DESeq2 normalization - Found Difference in values when calculated manually
1
0
Entering edit mode
2.0 years ago
Sandhiya ▴ 20

Hi All,

I learnt about how DESeq2 normalises the raw read counts in statquest. It was very helpful and I tried to repeat the steps for my sample data.

But I am getting the output with minor difference - like for each sample outpu I get some difference .

Example: The above is the DESeq2 normalised count which I retrieved using count() in DESeq2 library.

When I manually calculate the normalization I get the following output : So there is difference . I'm confused why i get this different values ?

DESeq2 normalization difference • 2.4k views
0
Entering edit mode

What is the code you're using to maually calculate the values?

0
Entering edit mode

For manual calculation I have not used code. I tried to do it following the steps:

step 1:take log of all values - ie.,read count Step 2: Average each row Step 3: filter zero and infinite values - not applicable for our data Step : 4 Subtract the averae log value from log(counts) Step5 : calculate median for each sample Step 6: convert medians to normal numbers to get the final scoring factors for each sample Step 7 : Divide original read counts by scaling factors:

0
Entering edit mode

This is the exact code you can use to double-check: https://github.com/mikelove/DESeq2/blob/master/R/core.R#L534-L577

0
Entering edit mode

Thank you for the code . I have exactly followed the same steps. But I get a different output when I calculate manually.

0
Entering edit mode

Do you take the natural log rather than log10 or log2?

0
Entering edit mode

I used log10 and checked output - it was different; log2 result is also different for deseq output..

3
Entering edit mode
2.0 years ago
ATpoint 76k

I cannot see your code or your notes that you write down but here is how it goes in R using only base functions, following what the StatQuest video does with some dummy data. Results are identical to DESeq2, because StatQuest is awesome :)

data <- data.frame(Sample1=c(1000, 1098, 2234), Sample2=c(987, 778, 888), Sample3=c(999,888,0),
row.names = c("gene1", "gene2", "gene3"))

#/ Step1: take the log of all values (natural log!)
step1 <- log(data)

#/ Step2: take the mean:
step2 <- apply(step1, 1, mean)

#/ Step3: remove infinities:
step3 <- step2[is.finite(step2)]

#/ Step4: subtract the average log value from the log-transformed raw counts:
step4 <- step1[names(step3),] - step2[names(step3)]
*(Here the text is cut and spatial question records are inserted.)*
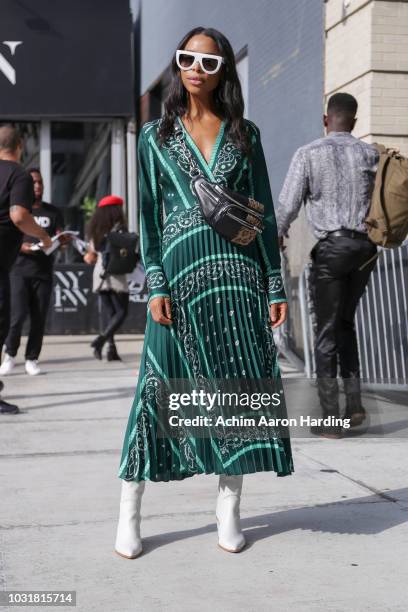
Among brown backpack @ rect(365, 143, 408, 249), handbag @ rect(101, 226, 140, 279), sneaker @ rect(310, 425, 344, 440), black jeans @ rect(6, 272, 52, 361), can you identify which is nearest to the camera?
brown backpack @ rect(365, 143, 408, 249)

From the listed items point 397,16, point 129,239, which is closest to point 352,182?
point 397,16

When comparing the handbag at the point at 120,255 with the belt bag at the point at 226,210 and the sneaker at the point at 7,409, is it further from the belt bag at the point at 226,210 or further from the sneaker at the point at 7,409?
the belt bag at the point at 226,210

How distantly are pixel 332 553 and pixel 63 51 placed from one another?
1519 centimetres

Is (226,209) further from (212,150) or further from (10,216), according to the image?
(10,216)

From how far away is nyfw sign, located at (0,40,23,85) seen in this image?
685 inches

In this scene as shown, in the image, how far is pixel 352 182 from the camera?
19.6 ft

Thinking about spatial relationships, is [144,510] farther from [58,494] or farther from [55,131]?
[55,131]

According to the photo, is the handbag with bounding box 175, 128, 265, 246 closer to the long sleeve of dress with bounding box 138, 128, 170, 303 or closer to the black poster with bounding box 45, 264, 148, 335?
the long sleeve of dress with bounding box 138, 128, 170, 303

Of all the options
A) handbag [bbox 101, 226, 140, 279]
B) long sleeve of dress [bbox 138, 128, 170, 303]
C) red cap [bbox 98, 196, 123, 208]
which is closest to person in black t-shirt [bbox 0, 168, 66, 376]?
handbag [bbox 101, 226, 140, 279]

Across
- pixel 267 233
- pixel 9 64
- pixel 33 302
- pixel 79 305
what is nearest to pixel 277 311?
pixel 267 233

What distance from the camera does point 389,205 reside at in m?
5.89

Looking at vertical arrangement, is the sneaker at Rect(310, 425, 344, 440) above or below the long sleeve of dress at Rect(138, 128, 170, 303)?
below

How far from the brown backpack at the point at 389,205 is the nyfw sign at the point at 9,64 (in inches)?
497

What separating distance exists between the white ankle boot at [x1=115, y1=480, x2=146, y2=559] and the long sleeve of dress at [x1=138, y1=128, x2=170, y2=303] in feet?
2.24
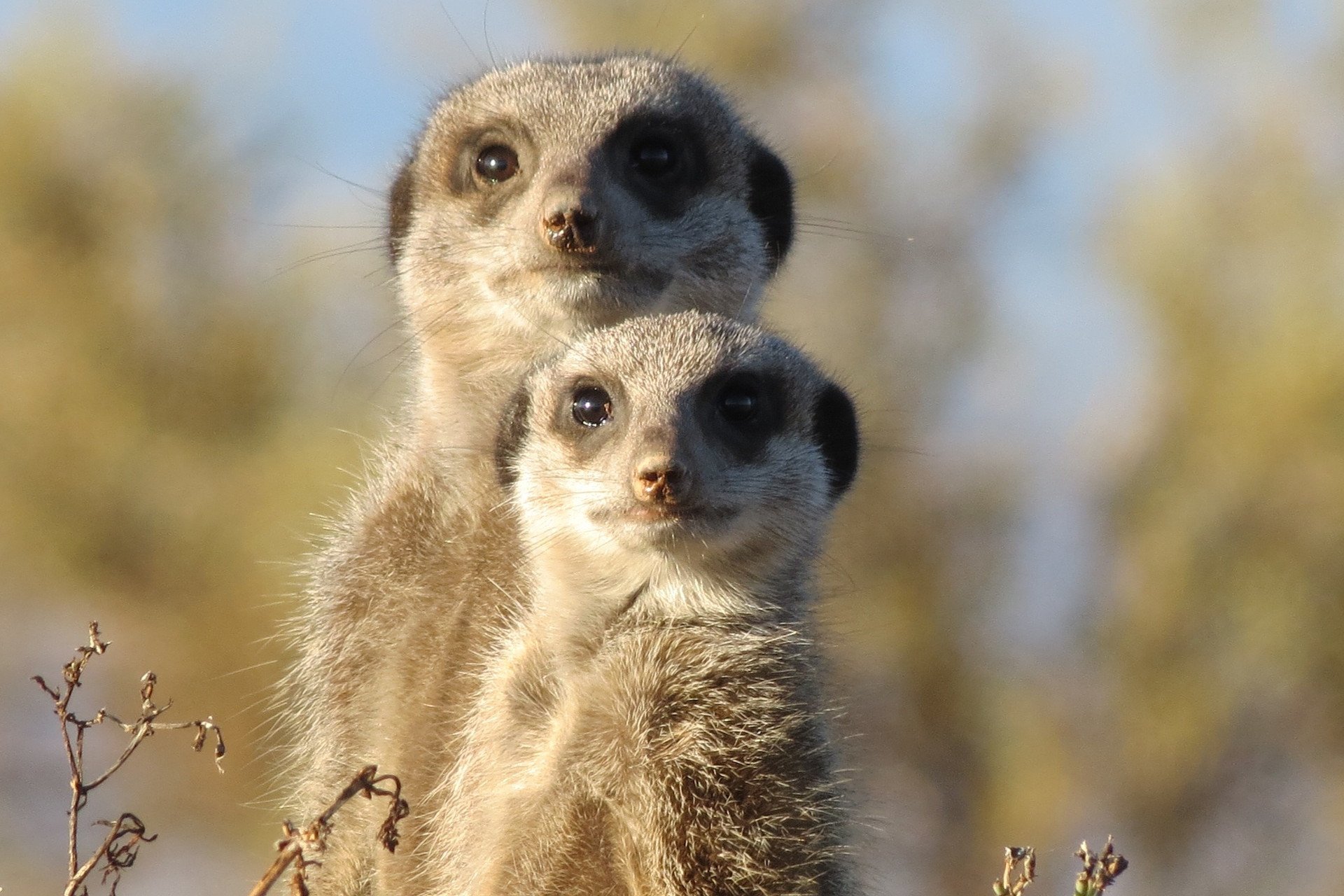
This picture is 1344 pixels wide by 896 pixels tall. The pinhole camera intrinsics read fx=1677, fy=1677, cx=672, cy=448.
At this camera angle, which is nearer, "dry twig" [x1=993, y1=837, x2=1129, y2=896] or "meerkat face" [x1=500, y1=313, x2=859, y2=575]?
"dry twig" [x1=993, y1=837, x2=1129, y2=896]

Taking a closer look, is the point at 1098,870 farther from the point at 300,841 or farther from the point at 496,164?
the point at 496,164

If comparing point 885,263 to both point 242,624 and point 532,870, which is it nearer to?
point 242,624

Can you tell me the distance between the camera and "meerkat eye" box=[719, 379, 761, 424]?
3.21 metres

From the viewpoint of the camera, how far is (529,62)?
419 cm

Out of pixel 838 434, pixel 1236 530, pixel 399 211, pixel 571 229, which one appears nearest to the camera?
pixel 571 229

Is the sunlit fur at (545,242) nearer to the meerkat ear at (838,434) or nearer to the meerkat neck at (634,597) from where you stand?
the meerkat ear at (838,434)

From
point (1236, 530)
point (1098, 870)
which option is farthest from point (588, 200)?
point (1236, 530)

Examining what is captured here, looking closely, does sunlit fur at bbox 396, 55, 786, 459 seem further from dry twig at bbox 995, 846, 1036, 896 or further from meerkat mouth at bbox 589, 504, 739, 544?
dry twig at bbox 995, 846, 1036, 896

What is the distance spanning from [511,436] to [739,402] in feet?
1.55

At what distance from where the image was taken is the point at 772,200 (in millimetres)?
4086

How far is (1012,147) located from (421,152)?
28.5 ft

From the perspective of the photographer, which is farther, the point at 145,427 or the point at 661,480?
the point at 145,427

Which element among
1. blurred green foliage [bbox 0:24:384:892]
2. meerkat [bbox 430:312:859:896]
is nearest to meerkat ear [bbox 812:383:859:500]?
meerkat [bbox 430:312:859:896]

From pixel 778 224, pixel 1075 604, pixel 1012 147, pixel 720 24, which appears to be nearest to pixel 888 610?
pixel 1075 604
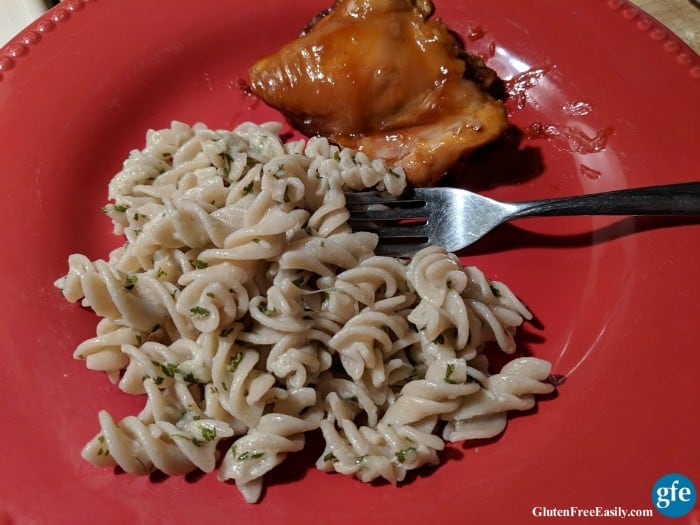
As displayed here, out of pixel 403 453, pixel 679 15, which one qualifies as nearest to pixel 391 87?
pixel 403 453

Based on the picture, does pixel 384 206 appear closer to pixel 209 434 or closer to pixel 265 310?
pixel 265 310

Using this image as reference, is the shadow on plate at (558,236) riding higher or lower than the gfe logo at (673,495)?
higher

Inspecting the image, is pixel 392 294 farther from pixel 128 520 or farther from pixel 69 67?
pixel 69 67

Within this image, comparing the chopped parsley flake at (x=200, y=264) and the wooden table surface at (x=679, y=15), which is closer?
the chopped parsley flake at (x=200, y=264)

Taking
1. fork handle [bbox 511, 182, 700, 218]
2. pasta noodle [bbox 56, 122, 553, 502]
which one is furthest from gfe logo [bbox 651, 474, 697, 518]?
fork handle [bbox 511, 182, 700, 218]

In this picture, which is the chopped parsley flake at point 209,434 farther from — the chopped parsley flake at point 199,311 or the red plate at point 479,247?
the chopped parsley flake at point 199,311

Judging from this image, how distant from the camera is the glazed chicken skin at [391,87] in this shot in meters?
2.56

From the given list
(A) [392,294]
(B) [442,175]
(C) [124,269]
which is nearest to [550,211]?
(B) [442,175]

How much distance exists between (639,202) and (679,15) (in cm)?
182

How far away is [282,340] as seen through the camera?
2016 millimetres

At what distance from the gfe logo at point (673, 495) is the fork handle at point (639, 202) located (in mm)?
956

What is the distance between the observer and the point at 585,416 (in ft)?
6.51

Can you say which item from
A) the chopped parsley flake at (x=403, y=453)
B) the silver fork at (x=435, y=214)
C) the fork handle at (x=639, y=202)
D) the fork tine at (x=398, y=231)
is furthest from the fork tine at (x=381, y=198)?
the chopped parsley flake at (x=403, y=453)

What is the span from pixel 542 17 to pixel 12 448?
2976mm
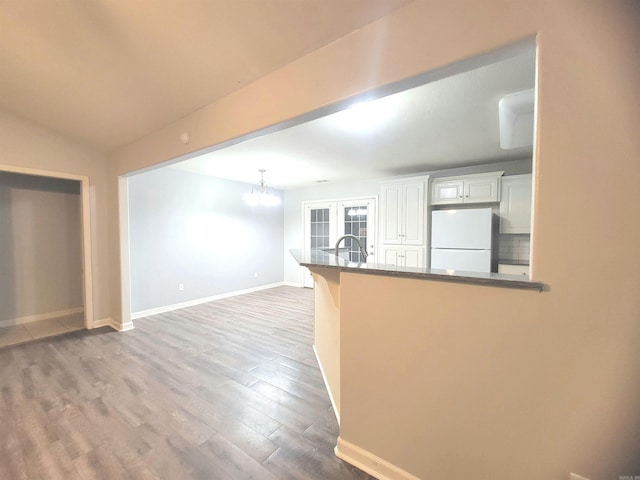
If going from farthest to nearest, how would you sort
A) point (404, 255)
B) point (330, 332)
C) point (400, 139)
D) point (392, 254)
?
1. point (392, 254)
2. point (404, 255)
3. point (400, 139)
4. point (330, 332)

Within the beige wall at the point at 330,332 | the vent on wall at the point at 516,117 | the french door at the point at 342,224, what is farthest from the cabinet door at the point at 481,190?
the beige wall at the point at 330,332

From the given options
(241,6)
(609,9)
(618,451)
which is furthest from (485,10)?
(618,451)

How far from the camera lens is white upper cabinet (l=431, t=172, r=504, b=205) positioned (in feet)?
12.6

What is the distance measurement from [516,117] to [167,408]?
12.5ft

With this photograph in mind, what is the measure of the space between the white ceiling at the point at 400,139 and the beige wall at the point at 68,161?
1246mm

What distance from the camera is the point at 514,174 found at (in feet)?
13.1

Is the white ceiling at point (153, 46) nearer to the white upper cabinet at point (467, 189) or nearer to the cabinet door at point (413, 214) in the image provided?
the cabinet door at point (413, 214)

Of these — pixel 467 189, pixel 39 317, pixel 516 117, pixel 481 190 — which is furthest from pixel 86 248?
pixel 481 190

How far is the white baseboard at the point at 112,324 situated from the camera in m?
3.63

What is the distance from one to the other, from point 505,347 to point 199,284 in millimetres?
5007

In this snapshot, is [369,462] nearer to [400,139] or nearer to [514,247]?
[400,139]

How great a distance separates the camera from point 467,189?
160 inches

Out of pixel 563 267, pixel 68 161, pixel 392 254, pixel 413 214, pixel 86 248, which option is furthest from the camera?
pixel 392 254

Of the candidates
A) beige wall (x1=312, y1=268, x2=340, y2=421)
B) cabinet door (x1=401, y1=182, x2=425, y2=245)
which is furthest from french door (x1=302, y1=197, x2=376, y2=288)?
beige wall (x1=312, y1=268, x2=340, y2=421)
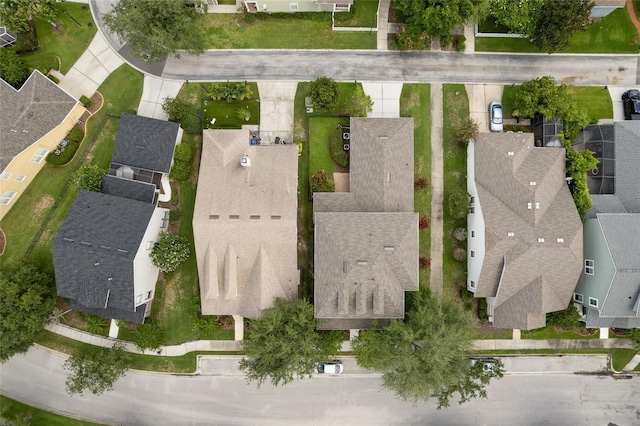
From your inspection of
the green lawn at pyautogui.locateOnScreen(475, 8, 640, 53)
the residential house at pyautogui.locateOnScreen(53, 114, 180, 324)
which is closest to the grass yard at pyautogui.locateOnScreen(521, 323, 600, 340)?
the green lawn at pyautogui.locateOnScreen(475, 8, 640, 53)

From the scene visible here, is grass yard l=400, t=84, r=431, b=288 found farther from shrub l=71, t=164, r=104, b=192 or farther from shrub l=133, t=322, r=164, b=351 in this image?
shrub l=71, t=164, r=104, b=192

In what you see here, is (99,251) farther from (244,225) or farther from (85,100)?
(85,100)

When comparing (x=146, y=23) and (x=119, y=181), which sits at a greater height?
(x=146, y=23)

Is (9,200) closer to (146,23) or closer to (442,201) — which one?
(146,23)

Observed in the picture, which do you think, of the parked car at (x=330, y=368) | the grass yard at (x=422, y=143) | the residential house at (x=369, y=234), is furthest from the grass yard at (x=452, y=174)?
the parked car at (x=330, y=368)

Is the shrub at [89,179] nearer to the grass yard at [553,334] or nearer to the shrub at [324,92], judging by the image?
the shrub at [324,92]

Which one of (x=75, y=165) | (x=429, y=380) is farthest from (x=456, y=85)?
(x=75, y=165)
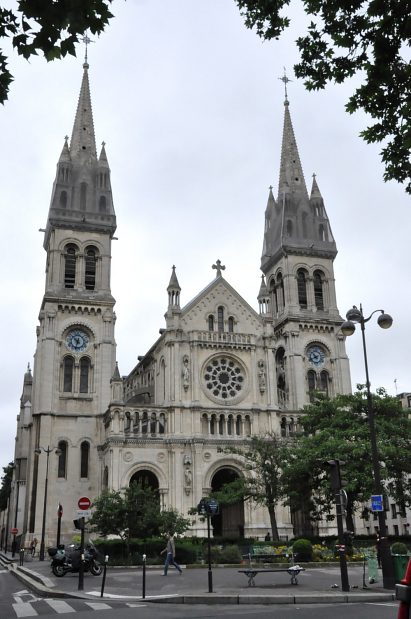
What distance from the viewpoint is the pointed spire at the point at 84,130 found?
6544 centimetres

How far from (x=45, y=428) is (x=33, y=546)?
29.8 ft

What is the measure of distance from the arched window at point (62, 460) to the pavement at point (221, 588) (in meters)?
23.3

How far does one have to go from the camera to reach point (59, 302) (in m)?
56.3

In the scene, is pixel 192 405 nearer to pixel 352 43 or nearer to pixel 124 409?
pixel 124 409

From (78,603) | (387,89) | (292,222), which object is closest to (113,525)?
(78,603)

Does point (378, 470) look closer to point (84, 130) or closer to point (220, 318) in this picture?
point (220, 318)

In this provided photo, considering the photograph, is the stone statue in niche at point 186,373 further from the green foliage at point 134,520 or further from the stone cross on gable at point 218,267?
the green foliage at point 134,520

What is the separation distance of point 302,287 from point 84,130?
27169mm

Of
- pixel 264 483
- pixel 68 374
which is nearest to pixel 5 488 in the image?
pixel 68 374

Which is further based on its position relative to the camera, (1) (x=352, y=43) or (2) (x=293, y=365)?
(2) (x=293, y=365)

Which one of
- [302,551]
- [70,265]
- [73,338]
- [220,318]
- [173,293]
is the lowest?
[302,551]

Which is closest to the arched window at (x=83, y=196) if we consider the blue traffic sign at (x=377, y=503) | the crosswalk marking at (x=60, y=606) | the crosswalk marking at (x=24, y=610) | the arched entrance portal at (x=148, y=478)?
Result: the arched entrance portal at (x=148, y=478)

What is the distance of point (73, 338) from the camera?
56.2 m

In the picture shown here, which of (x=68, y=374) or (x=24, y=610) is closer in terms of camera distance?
(x=24, y=610)
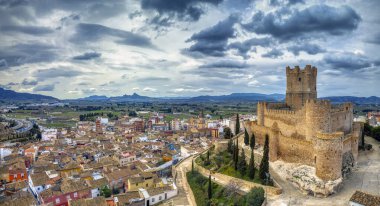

#/ Step5: calculate the median for each sample (so column-wise)
step5 <- apply(step4, 2, median)

#/ Step6: put back to normal scale:
step6 <- exp(step5)

data.frame(manually=step6,
DESeq2=as.numeric(DESeq2::estimateSizeFactorsForMatrix(data)))

manually    DESeq2
1 1.0998199 1.0998199
2 0.9197479 0.9197479
3 0.9885750 0.9885750


Edit: Here is a spreadsheet with an Excel implementation: https://uni-muenster.sciebo.de/s/xQHwwyVrG9NFqst

1
Entering edit mode

BAM ! #statquest

0
Entering edit mode

Thank you. I much appreciate your solution and Statquest - of course, I have learnt many concepts from this channel.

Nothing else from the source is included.